Türkiye’nin Nükleer Geleceği ve Stratejik Ortaklıklar
Türkiye, enerji bağımsızlığını sağlamak ve nükleer enerji alanındaki yatırımlarını genişletmek için BAE, Güney Kore, Rusya ve Çin gibi ülkelerle işbirliği yapmayı planlıyor. Mersin Akkuyu Nükleer Santrali, Rusya’nın devlet şirketi Rosatom ile işbirliği içinde yürütülen bir proje olarak öne çıkarken, Sinop ve Trakya’da yapılması planlanan santraller için diğer ülkelerle görüşmeler sürdürülüyor.

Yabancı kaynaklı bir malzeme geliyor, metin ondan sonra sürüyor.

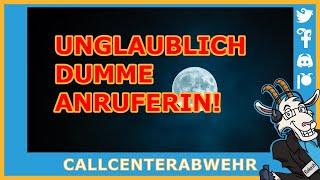 UNGLAUBLICH DUMME ANRUFERIN!

CALLCENTERABWEHR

BAE’nin, Güney Koreli KEPCO ile Türkiye’de nükleer enerji projeleri geliştirme olasılığı oldukça yüksek. Akkuyu’da Rosatom’un sahip olduğu yüzde 49’luk hissenin satışıyla ilgili görüşmeler de devam ediyor ve BAE bu hisselere talip olabilir.
Sonuç
Türkiye’nin nükleer enerjiye olan ilgisi, bölgesel enerji arz güvenliğini artırma ve enerji bağımsızlığını sağlama stratejisinin bir parçası olarak karşımıza çıkıyor. BAE ile yapılan anlaşma, bu hedefe ulaşma yolunda önemli bir adım olabilir. Nükleer enerji projeleri, hem teknoloji transferi hem de finansman açısından dış ortaklıklar gerektiren büyük projeler olarak dikkat çekiyor. BAE, Güney Kore gibi ülkelerin tecrübesi ve finansal desteği ile Türkiye, nükleer enerji alanında önemli bir oyuncu haline gelebilir. Ancak bu projelerin hayata geçirilmesi, teknolojik altyapı, finansman ve güvenlik gibi konularda dikkatli bir şekilde yönetilmeli ve uluslararası standartlara uygun şekilde yürütülmelidir.